• Calling it an “unavoidable Budget”, George Osborne says Budget details will
not be buried in the book.
• Everyone will have to contribute to the recovery, but everyone will also
share in the eventual prosperity.
• Estimated growth in the UK economy should hit 1.2% this year, 2.3% next
year, 2.8% in 2012, 2.9% in 2013 and 2.7% in both 2014 and 2015.
• CPI rates will be 2.7% at the end of the year before returning to target
“in the medium term”, which remains at 2%.
• The UK’s borrowing will fall to 1.1% of GDP within five years.
• Public sector net debt to fall to 67% of GDP by 2015/2016, compared to
increases proposed by the previous government.
• Unemployment to peak at 8.1% this year before falling back to 6.15 by 2015.
• Most of the deficit reduction will come from spending cuts. 77% of the
reduction will come from savings, while 23% will come from tax rises.
• George Osborne says the structural deficit will be plugged by 2015/16 and
is set to be cleared one year early.
• The Civil list will be subject to the same audit by the National Audit
Office and will be frozen at £7.9m annually.
• An extra £17bn in savings in public services has been found, equivalent to
a 25% across the board cut.
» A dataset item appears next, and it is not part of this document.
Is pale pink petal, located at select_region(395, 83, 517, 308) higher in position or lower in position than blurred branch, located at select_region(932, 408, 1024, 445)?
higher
Final details will be in the spending review
released on 20 October.
• Public sector pay will be frozen for two years, but the 1.7m people earning
up to £21,000 will receive a pay rise of £250 a year.
• The small companies rate will be cut to 20%.
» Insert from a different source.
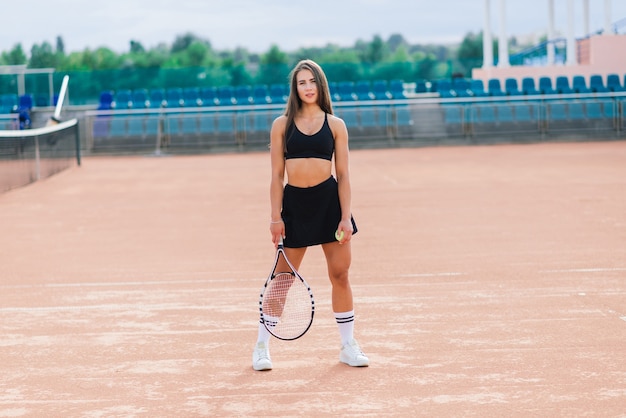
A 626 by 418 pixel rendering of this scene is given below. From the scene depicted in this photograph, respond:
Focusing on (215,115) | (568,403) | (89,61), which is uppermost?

• Housing Benefit to be reduced by £1.8bn by the end of Parliament.
• Corporation tax will fall to 24% by 2014, dropping 1% a year.
• Tax relief for the video games industry has been repealed.
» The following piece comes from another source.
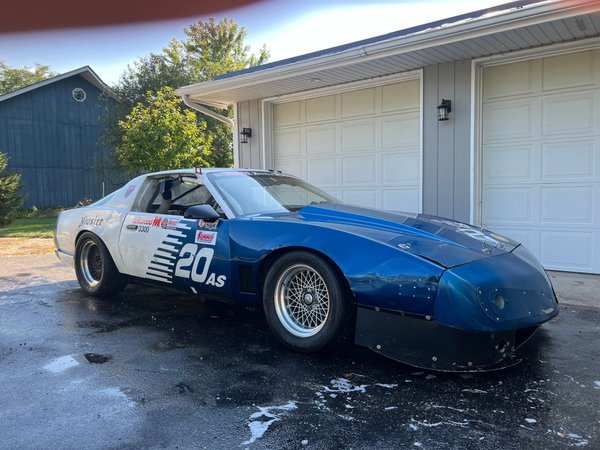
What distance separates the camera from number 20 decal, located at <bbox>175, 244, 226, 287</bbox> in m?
4.00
• Plans to increase broadband access across the country will be funded by the
private sector and not through a broadband levy
• The threshold for employers National Insurance Contributions will be
• Employers outside of London and the South East will be exempt from National
Insurance Contributions for the first £5,000 up to ten employees.
• About £2bn will be raised via a new banking levy charged to large banks.
• The standard rate of VAT will rise to 20% from 17.5% on 4 January 2011,
bringing in £13bn a year of extra revenue.
• The increase in cider duty will be reversed at the end of the month
• Duties on alcohol, tobacco and petrol will remain the same.
• There will be a review of oil prices in time for the next Budget aimed at
stabilising pump prices. A further announcement on aviation tax by the next
Budget is also expected to change a tax structure which charges each passenger
to a per flight tax.
• Personal tax allowance to rise to £7,475 in April, making 23 million
taxpayers an extra £170 a year better off and taking nearly a million people out
of income tax.
• Capital Gains Tax stays at 18% for standard rate taxpayers but from
midnight, those paying the higher rate will see CGT rise to 28%
• The chancellor has announced that while the CGT rate for entrepreneurs’
relief will remain at 10%, the limit is to increase from £2m to £5m.
• Capital allowances are cut to mitigate more a generous corporation tax
• Allowances for plant and machinery operations are reduced from 20%-18% and
from 10%-8% for longer lived assets.
• Pensions will be re-linked to earnings, the state pension will increase in
line with the consumer price index or 2.5% whichever is greater.